As usual with MPI printing will be garbled. You can use
DFTK.mpi_master() || (redirect_stdout(); redirect_stderr())at the top of your script to disable printing on all processes but one.
While most standard procedures are now supported in combination with MPI, some functionality is still missing and may error out when being called in an MPI-parallel run. In most cases there is no intrinsic limitation it just has not yet been implemented. If you require MPI in one of our routines, where this is not yet supported, feel free to open an issue on github or otherwise get in touch.
Thread-based parallelism
Threading in DFTK currently happens on multiple layers distributing the workload over different $k$-points, bands or within an FFT or BLAS call between threads. At its current stage our scaling for thread-based parallelism is worse compared MPI-based and therefore the parallelism described here should only be used if no other option exists. To use thread-based parallelism proceed as follows:
Ensure that threading is properly setup inside DFTK by adding to the script running the DFTK calculation:
using DFTK setup_threading()This disables FFT threading and sets the number of BLAS threads to the number of Julia threads.

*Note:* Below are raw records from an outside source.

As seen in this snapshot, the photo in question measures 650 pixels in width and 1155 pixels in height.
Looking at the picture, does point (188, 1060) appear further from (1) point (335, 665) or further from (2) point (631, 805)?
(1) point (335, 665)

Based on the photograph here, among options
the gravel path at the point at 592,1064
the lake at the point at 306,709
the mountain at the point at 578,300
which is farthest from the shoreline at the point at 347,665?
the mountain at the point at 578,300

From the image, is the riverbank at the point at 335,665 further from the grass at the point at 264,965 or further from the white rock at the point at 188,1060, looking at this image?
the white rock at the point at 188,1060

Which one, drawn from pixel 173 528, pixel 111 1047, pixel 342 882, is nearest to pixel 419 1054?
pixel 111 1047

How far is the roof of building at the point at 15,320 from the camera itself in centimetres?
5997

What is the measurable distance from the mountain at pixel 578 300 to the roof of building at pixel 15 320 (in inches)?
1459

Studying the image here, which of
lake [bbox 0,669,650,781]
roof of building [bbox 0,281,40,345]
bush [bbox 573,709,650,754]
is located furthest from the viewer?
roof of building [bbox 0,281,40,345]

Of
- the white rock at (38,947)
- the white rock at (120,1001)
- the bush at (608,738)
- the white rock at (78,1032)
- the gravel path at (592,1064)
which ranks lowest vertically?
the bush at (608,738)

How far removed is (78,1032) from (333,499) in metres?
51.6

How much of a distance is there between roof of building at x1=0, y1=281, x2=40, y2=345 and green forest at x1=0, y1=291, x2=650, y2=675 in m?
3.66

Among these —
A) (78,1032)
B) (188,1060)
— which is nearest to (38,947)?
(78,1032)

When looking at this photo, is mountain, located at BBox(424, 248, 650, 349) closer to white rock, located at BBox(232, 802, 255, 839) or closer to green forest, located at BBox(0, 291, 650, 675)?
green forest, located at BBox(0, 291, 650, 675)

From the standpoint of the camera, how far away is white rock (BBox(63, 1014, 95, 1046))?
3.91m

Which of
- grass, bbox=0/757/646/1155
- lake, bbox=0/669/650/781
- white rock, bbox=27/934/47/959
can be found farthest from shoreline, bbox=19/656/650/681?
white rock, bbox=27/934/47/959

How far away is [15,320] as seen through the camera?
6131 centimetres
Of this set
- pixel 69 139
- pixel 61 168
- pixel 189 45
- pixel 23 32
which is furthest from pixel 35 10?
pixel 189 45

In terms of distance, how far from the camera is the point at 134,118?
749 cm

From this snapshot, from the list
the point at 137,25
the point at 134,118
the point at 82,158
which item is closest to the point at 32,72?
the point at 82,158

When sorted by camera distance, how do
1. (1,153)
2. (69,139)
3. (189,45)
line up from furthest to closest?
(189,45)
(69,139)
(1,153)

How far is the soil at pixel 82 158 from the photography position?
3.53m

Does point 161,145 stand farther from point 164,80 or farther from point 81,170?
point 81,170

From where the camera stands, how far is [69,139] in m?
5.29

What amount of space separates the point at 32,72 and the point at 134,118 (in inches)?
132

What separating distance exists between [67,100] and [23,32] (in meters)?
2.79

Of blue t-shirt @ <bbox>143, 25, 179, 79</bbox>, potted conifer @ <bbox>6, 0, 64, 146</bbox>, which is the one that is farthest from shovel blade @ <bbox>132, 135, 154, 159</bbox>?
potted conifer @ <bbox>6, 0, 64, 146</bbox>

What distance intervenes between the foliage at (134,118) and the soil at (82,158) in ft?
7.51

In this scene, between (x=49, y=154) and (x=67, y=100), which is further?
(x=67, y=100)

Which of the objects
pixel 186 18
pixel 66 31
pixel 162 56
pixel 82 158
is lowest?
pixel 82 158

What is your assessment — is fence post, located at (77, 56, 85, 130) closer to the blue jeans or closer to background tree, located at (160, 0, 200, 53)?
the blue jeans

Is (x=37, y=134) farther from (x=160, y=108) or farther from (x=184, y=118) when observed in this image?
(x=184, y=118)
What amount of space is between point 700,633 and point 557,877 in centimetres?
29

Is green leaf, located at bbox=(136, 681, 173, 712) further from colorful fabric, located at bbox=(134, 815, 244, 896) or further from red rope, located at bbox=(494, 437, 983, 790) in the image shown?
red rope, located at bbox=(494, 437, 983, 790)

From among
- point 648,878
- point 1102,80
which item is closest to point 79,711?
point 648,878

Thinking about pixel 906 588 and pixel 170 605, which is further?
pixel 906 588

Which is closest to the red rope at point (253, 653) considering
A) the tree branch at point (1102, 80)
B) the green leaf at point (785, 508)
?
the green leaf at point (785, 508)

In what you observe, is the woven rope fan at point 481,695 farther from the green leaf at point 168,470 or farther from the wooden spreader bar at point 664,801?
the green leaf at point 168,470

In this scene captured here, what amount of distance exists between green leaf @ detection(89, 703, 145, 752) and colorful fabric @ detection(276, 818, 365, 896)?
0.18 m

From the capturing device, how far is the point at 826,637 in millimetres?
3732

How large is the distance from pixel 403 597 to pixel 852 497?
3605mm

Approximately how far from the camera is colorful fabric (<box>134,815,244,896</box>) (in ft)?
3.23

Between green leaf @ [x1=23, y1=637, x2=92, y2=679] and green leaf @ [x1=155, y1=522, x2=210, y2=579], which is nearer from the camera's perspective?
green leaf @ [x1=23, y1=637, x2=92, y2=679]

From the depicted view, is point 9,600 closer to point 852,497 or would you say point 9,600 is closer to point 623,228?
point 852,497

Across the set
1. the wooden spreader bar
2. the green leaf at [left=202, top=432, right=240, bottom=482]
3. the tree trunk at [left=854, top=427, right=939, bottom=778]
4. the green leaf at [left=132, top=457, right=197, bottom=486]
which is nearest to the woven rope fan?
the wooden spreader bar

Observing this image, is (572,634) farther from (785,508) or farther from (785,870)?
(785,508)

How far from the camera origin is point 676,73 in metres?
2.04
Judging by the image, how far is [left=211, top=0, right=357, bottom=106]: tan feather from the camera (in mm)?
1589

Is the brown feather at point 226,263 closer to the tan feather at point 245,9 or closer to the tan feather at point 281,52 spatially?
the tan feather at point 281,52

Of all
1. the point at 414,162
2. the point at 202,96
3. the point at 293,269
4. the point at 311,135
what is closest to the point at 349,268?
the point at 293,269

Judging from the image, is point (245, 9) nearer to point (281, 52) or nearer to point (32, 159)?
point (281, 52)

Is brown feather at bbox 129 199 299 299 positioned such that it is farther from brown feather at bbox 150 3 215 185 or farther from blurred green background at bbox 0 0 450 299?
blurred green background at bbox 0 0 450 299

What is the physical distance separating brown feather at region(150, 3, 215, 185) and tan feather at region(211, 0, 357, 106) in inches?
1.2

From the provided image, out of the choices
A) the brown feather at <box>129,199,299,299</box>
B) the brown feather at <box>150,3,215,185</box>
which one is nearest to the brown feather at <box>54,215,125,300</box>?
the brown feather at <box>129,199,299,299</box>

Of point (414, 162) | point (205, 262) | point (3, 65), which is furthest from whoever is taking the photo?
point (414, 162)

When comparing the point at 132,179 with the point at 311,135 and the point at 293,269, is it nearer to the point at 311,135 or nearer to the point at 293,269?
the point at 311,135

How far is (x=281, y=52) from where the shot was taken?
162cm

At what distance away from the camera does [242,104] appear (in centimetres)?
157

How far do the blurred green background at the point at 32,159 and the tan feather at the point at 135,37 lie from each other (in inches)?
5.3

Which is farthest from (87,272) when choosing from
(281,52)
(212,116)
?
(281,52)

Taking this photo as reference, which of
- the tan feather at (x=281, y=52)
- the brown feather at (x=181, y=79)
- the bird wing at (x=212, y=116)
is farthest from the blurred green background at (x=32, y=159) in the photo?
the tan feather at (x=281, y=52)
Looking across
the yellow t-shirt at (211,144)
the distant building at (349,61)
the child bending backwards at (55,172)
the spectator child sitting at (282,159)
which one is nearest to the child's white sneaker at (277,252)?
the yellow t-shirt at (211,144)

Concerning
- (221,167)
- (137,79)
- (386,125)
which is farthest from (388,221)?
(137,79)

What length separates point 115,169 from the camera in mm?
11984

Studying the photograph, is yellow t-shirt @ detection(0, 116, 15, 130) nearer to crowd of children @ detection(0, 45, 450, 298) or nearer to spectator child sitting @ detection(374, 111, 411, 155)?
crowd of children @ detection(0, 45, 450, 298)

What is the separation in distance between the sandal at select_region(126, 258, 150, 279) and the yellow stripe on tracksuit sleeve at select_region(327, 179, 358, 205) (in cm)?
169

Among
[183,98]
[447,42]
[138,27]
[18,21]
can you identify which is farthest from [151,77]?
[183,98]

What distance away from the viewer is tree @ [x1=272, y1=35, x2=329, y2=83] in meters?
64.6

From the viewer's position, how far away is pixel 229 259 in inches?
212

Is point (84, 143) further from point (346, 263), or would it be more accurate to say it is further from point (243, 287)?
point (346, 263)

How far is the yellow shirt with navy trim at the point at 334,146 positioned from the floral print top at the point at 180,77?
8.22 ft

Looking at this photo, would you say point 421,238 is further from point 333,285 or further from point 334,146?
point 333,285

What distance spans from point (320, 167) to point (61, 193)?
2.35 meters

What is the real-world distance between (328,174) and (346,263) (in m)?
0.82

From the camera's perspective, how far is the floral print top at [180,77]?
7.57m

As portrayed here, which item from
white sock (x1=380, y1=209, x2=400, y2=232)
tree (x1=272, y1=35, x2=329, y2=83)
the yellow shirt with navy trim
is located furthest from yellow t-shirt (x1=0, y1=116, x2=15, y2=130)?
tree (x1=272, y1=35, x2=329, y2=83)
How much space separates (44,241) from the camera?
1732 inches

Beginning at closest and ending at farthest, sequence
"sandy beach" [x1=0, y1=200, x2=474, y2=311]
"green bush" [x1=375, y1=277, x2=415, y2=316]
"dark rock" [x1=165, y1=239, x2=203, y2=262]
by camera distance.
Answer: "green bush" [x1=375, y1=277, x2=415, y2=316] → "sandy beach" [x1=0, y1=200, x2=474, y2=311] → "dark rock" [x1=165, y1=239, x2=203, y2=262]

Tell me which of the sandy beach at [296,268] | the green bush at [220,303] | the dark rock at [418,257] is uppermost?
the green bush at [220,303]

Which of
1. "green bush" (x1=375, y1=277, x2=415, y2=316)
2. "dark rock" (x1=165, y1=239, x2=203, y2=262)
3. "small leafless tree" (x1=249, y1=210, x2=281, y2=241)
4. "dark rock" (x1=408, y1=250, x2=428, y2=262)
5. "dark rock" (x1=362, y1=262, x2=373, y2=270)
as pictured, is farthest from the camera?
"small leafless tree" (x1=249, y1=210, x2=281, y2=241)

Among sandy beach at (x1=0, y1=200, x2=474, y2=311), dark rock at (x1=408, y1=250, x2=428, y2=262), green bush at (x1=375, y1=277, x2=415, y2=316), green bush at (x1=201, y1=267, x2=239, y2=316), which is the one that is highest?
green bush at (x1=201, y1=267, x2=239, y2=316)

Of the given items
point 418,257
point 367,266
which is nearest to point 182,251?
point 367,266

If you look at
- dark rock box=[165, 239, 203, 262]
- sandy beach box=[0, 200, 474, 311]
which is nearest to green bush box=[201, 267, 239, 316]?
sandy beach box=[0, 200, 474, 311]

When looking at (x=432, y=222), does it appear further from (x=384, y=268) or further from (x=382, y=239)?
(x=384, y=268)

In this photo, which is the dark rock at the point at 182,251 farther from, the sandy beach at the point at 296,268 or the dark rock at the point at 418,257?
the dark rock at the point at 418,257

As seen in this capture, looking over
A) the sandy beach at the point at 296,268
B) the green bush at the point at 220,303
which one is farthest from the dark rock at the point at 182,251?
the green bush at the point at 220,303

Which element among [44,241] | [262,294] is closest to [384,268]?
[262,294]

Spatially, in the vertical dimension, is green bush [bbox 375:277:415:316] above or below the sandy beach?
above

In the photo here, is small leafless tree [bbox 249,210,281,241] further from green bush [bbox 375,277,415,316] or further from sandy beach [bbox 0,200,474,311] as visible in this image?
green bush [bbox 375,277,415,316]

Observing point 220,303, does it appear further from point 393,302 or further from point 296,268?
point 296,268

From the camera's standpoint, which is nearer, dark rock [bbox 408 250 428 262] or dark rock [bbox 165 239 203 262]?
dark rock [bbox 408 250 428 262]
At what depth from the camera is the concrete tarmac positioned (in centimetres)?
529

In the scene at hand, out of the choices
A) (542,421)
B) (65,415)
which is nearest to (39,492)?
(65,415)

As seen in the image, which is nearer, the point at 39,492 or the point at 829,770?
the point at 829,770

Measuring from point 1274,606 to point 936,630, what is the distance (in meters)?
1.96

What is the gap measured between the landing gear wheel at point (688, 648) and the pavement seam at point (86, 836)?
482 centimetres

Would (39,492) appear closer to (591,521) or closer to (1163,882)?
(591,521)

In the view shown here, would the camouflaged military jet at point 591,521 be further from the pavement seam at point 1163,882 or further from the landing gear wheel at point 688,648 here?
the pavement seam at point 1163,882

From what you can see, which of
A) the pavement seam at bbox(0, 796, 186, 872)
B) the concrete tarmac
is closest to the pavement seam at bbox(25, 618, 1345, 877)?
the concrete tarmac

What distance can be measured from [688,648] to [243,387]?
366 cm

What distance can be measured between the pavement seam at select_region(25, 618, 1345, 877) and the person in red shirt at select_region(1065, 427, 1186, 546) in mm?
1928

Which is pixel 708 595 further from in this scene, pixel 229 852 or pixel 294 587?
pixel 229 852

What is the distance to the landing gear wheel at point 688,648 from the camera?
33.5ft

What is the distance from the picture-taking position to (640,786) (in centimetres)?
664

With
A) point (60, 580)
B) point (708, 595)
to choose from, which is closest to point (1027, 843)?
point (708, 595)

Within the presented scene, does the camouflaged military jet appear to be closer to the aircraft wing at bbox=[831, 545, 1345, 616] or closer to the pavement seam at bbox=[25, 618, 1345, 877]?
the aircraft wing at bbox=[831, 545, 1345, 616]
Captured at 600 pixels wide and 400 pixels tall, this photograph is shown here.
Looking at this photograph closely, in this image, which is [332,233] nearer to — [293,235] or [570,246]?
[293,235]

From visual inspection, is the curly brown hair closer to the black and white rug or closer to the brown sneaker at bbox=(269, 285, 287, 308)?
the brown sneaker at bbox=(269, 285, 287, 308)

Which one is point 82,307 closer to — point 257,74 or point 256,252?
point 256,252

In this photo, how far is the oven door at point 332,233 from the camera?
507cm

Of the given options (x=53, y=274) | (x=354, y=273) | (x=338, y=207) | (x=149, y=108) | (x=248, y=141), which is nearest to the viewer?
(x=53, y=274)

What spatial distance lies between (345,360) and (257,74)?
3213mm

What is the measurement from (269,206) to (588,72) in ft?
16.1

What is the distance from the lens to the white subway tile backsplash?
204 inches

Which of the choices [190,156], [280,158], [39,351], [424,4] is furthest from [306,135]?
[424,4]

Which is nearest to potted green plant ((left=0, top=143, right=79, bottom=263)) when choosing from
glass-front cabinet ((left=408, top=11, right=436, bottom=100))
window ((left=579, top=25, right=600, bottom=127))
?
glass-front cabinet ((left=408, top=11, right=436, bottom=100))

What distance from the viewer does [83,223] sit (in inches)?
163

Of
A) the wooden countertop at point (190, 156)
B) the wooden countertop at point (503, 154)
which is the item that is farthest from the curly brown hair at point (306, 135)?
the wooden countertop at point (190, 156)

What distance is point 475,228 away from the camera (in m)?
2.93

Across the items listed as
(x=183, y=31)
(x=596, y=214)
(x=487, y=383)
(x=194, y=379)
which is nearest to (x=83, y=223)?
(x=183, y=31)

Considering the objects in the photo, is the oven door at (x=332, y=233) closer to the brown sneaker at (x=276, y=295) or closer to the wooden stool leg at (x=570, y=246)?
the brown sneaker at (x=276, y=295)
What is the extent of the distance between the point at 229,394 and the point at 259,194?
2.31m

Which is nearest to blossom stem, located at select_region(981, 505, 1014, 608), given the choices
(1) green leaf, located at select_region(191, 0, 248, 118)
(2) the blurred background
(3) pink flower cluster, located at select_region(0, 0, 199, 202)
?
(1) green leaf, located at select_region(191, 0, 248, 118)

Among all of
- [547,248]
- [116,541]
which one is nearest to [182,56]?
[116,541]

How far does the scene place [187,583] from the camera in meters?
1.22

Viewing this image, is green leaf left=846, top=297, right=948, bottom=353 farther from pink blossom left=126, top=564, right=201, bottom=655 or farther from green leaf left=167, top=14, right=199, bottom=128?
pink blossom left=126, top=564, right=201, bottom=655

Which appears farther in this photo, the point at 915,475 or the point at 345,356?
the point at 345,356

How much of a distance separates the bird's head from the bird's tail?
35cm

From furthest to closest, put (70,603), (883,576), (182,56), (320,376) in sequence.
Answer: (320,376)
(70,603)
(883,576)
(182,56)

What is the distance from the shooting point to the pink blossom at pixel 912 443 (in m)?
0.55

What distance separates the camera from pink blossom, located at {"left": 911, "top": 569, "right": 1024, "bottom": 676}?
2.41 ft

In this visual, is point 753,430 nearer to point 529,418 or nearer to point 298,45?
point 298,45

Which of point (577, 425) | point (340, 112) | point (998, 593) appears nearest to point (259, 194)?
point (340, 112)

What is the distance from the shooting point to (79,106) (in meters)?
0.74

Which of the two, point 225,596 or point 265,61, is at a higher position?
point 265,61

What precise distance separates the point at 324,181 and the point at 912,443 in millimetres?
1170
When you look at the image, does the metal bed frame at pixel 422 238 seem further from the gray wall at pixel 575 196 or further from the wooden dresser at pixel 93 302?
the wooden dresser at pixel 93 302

Run Julia passing the desired number of threads using the flag
-t:julia -t 8 myscript.jl
For some cases (e.g. a single $k$-point, fewish bands and a large FFT grid) it can be advantageous to add threading inside the FFTs as well. One example is the Caffeine calculation in the above scaling plot. In order to do so just call setup_threading(n_fft=2), which will select two FFT threads. More than two FFT threads is rarely useful.
Advanced threading tweaks
The default threading setup done by setup_threading is to select one FFT thread, and use Threads.nthreads() to determine the number of DFTK and BLAS threads. This section provides some info in case you want to change these defaults.
BLAS threads
All BLAS calls in Julia go through a parallelized OpenBlas or MKL (with MKL.jl. Generally threading in BLAS calls is far from optimal and the default settings can be pretty bad. For example for CPUs with hyper threading enabled, the default number of threads seems to equal the number of virtual cores. Still, BLAS calls typically take second place in terms of the share of runtime they make up (between 10% and 20%). Of note many of these do not take place on matrices of the size of the full FFT grid, but rather only in a subspace (e.g. orthogonalization, Rayleigh-Ritz, ...) such that parallelization is either anyway disabled by the BLAS library or not very effective. To set the number of BLAS threads use
using LinearAlgebra
BLAS.set_num_threads(N)where N is the number of threads you desire. To check the number of BLAS threads currently used, you can use BLAS.get_num_threads().
DFTK threads
On top of BLAS threading DFTK uses Julia threads in a couple of places to parallelize over $k$-points (density computation) or bands (Hamiltonian application). The number of threads used for these aspects is controlled by default by Threads.nthreads(), which can be set using the flag -t passed to Julia or the environment variable JULIA_NUM_THREADS. Optionally, you can use setup_threading(; n_DFTK) to set an upper bound to the number of threads used by DFTK, regardless of Threads.nthreads() (for instance, if you want to thread several DFTK runs and don't want DFTK's threading to interfere with that).
FFT threads
Since FFT threading is only used in DFTK inside the regions already parallelized by Julia threads, setting FFT threads to something larger than 1 is rarely useful if a sensible number of Julia threads has been chosen. Still, to explicitly set the FFT threads use
using FFTW
FFTW.set_num_threads(N)where N is the number of threads you desire. By default no FFT threads are used, which is almost always the best choice.